La Coordination rurale demande carrément la dissolution de l’OFB. Que reprochent-ils donc à la police de l’environnement ?
Sylvain Michel : Ils refusent les contrôles, les réglementations environnementales, pour défendre leur liberté d’entreprendre et d’exploiter comme bon leur semble. Il y a deux axes d’attaque qui sont utilisés actuellement par ces lobbies agro-industriels. D’un côté, réduire les normes en les alignant par le bas avec les normes européennes. Et de l’autre, faire moins de contrôles, c’est-à-dire que même les réglementations qui resteront, elles seront très rarement contrôlées. On ne vérifiera plus leur bonne application, donc ce sera carte blanche aux agriculteurs qui pourront faire n’importe quoi. Alors bien sûr, on est convaincus qu’une majorité d’agriculteurs sont consciencieux et conscients des enjeux environnementaux, qu’ils veulent faire bien leur travail, dans le respect de l’environnement et de leurs voisins, mais il reste des agriculteurs qui visent le rendement maximal et qui sont prêts à utiliser n’importe quels produits pour pouvoir augmenter leurs profits.
Et quel est l’état d’esprit des agents de l’OFB face à toutes ces formes d’intimidation et au recadrage de leurs missions ?

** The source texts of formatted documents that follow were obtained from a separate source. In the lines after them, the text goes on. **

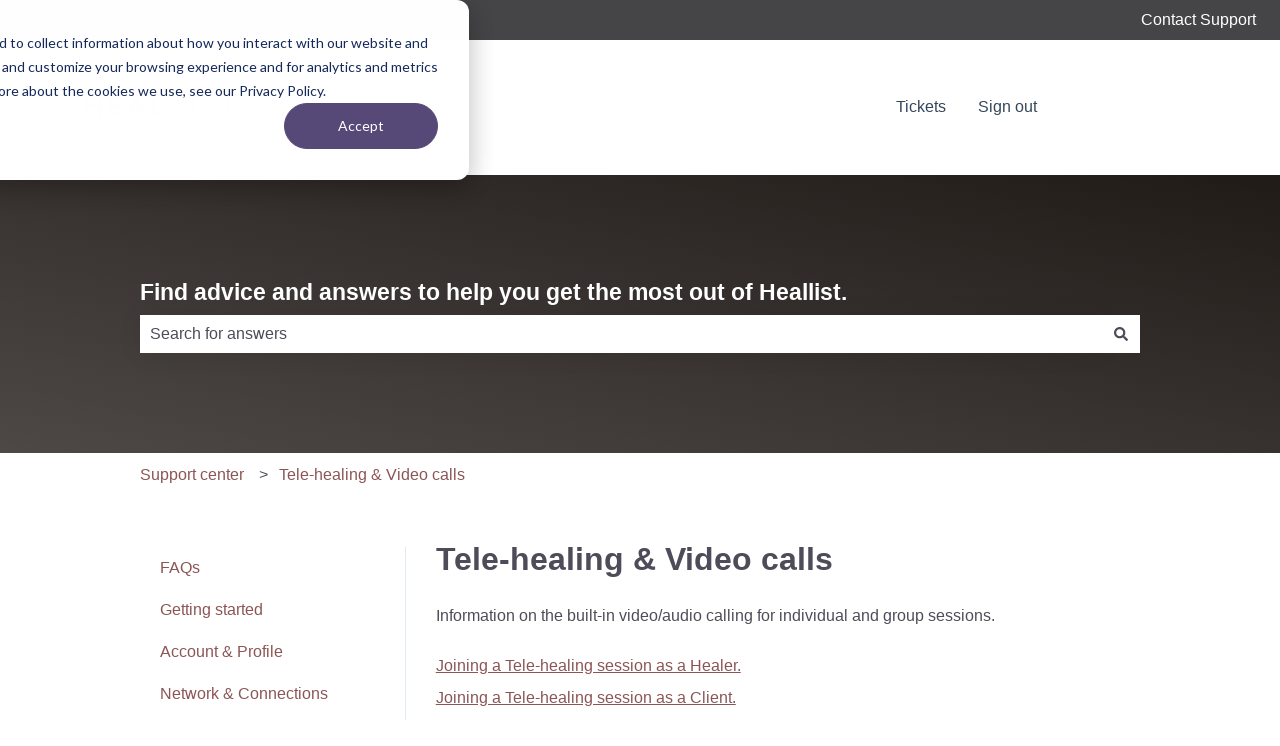

--- FILE ---
content_type: text/css
request_url: https://7052064.fs1.hubspotusercontent-na1.net/hubfs/7052064/hub_generated/module_assets/1/-107255593217/1768583251817/module_website-header.min.css
body_size: 848
content:
.header__container{position:relative}.header__wrapper{align-items:center;display:flex;margin:0 auto}.header__menu-wrapper{display:flex}.header__top{padding:.56rem 1.5rem}@media (width <= 767px){.header__top{display:none}.header__bottom{padding:2.1rem 20px}}.header__language-switcher-col{align-self:flex-start;margin-left:0}.header__container--left .header__language-switcher-col{margin-left:auto}.header__container--left .header__wrapper--bottom{gap:1.5rem;justify-content:space-between}.header__container--left .header__menu-col{margin-left:auto;text-align:right}.header__container--left .header__button-col{margin-left:1rem}@media (width >= 767px){.header__container--left .header__menu-col{flex:1 1 auto}}.header__language-switcher{cursor:pointer;position:relative}.header__language-switcher .globe_class{height:auto;width:100%}.header__language-switcher .lang_switcher_class{margin:0;padding:0}.header__language-switcher-label{display:flex}.header__language-switcher-icon{align-items:center;display:flex;height:auto;width:20px}.header__language-switcher-icon svg{fill:currentcolor}.header__language-switcher-current-label{align-items:center;display:flex;gap:.5rem;margin:0}.header__language-switcher-child-toggle svg{fill:currentcolor;height:15px;width:15px}.header__language-switcher .lang_list_class{border-style:solid;border-width:1px;display:block;left:0;opacity:0;padding:0;position:absolute;right:auto;text-align:left;top:7px;transform:none;visibility:hidden;z-index:99;@media (width <= 767px){margin-bottom:0;margin-left:0;margin-right:0;margin-top:0}}.header__language-switcher-label--open .lang_list_class,.header__language-switcher:focus .lang_list_class,.header__language-switcher:hover .lang_list_class{opacity:1;visibility:visible}[dir=rtl] .header__language-switcher .lang_list_class{left:auto;right:0}.header__language-switcher .lang_list_class:after,.header__language-switcher .lang_list_class:before{content:none}.header__language-switcher .lang_list_class li{border:none;margin:0;padding:0}.header__language-switcher .lang_list_class li:first-child{border-top:none;padding-top:0}.header__language-switcher .lang_list_class li:last-child{border-bottom:0;padding-bottom:0}.header__language-switcher .lang_list_class .lang_switcher_link{display:inline-flex;padding:.7rem 1rem;width:100%}@media (width <= 767px){.header__language-switcher .lang_list_class{border:none;display:none;position:static;width:100%}.header__language-switcher-label--open .lang_list_class{display:block}.header__menu-item--language-switcher{background-color:var(--header-top-bar-background-color);border-top:3px solid var(--header-top-bar-background-color)}.header__language-switcher-current-label{display:flex;justify-content:flex-start;margin:0;order:1;padding:1rem;width:100%}.header__language-switcher-label{display:flex;flex-direction:column;flex-wrap:wrap;justify-content:flex-start}.hs_cos_wrapper_type_language_switcher{flex:0;height:auto;width:100%}.header__language-switcher .lang_switcher_class{display:block;margin:0}.header__language-switcher-label--open .hs_cos_wrapper_type_language_switcher{flex:1}.header__language-switcher-child-toggle{align-items:center;border:0;cursor:pointer;display:flex;height:48px;justify-content:center;left:0;padding-right:1rem!important;position:absolute;width:100%}.header__language-switcher-child-toggle svg{margin-left:0}.header__language-switcher-child-toggle--open svg{transform:rotate(180deg);transform-origin:50% 50%;transition:transform .4s}}.header__wrapper--top{flex-direction:row;justify-content:space-between}.header__wrapper--top a{text-decoration:none}.header__nav-wrapper{align-items:center;display:flex;flex:1;gap:2rem;justify-content:flex-end}.header__logo img{height:auto;max-width:100%}.header__menu-link-toggle-wrapper{display:flex;justify-content:space-between}.header__menu-item--has-submenu>.header__menu-link-toggle-wrapper{width:100%}.header__menu-container--mobile{display:none}.header__menu--mobile{display:none;position:absolute;right:0;top:100%;width:100%;z-index:99}@media (width <= 767px){.header__menu--desktop{display:none}.header__menu--show,.header__menu-container--mobile,.header__menu-wrapper{display:block}}.header__menu-item{display:inline-flex;position:relative}@media (width <= 767px){.header__menu-item{display:block;text-align:left;width:100%}a.header__menu-link{display:block;padding:.7rem 1rem;width:100%}.header__menu-item--has-submenu a.header__menu-link{width:80%}}.header__menu-item--depth-1{padding:0 1rem}@media (width <= 767px){.header__menu-item--depth-1{padding:0}}.header__menu-submenu{border-style:solid;border-width:1px;display:none;left:-1px;position:absolute;text-align:left;top:100%;width:200px;z-index:99}[dir=rtl] .header__menu-submenu{text-align:right}.header__menu-item--open>.header__menu-submenu{display:block}.header__menu-item--depth-1:last-child>.header__menu-submenu{left:auto;right:0;width:auto}.header__menu-submenu--level-3{left:100%;top:0}.header__menu-item--depth-1:nth-last-child(-n+2) .header__menu-submenu--level-3{right:100%;top:0}.header__menu-submenu .header__menu-item{background-color:inherit;width:100%}.header__menu-submenu a.header__menu-link{display:inline-flex;padding:.7rem 1rem}.header__menu-item--depth-3>a.header__menu-link{margin-left:10px}.header__menu-item--depth-4>a.header__menu-link{margin-left:20px}.header__menu-item--depth-10>a.header__menu-link,.header__menu-item--depth-5>a.header__menu-link,.header__menu-item--depth-6>a.header__menu-link,.header__menu-item--depth-7>a.header__menu-link,.header__menu-item--depth-8>a.header__menu-link,.header__menu-item--depth-9>a.header__menu-link{margin-left:30px}.header__menu-item--button{padding:.7rem 1rem}@media (width <= 767px){.header__menu-item--depth-1:nth-last-child(-n+2) .header__menu-submenu--level-3,.header__menu-submenu,.header__menu-submenu--level-3{border:none;position:static;width:100%}}@media (width >= 767px){.header__menu-submenu .header__menu-child-toggle{margin-left:auto;padding:.7rem 1rem}[dir=rtl] .header__menu-submenu .header__menu-child-toggle{margin-left:0;margin-right:auto}}.header__menu-child-toggle svg{height:15px;width:15px}.header__menu-toggle{display:none}.header__menu-toggle svg{height:30px;width:30px}@media (width <= 767px){.header__menu-link-toggle-wrapper{display:flex;justify-content:space-between;width:100%}.header__menu-item--has-submenu{display:flex;flex-wrap:wrap}.header__menu-child-toggle,.header__menu-child-toggle:active,.header__menu-child-toggle:focus,.header__menu-child-toggle:hover{border:0;cursor:pointer;height:48px;width:48px}.header__menu-child-toggle svg{margin-left:0}.header__menu-child-toggle--open svg{transform:rotate(180deg);transform-origin:50% 50%;transition:transform .4s}.header__menu-toggle--show{display:block}}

Les syndicats ont reçu beaucoup de messages d’agents qui expriment soit de la colère, soit du désarroi, soit de l’incompréhension par rapport à ces agressions qui restent impunies, et par rapport aux annonces gouvernementales. On leur demande même parfois d’organiser des réunions avec des personnes qui les ont agressés. Cela ajoute à l’humiliation ressentie. On remet en cause la légitimité de leurs missions, donc ils ont l’impression d’être lâchés. L’intersyndicale essaie de les remobiliser en organisant une concertation au sujet des actions que nous pourrions, nous aussi, mener pour nous faire entendre et ne pas céder totalement au lobby agricole.
Qu’auriez-vous à dire aux agriculteurs ?
Ce qu’on veut rappeler, c’est que l’agriculture ne peut pas être durable sans un environnement sain, sans des écosystèmes variés qui fonctionnent, sans les pollinisateurs bien entendu, mais aussi sans la diversité de la flore, des insectes, et du reste de la faune, des animaux qui régulent les insectes justement. L’agriculture française ne pourra pas perdurer si on continue de ne pas se soucier des écosystèmes. Beaucoup d’agriculteurs en sont conscients, mais il faut vraiment que ceux qui ont cette conscience se fassent entendre et prennent le pas sur les syndicats productivistes qui visent juste le profit à court terme.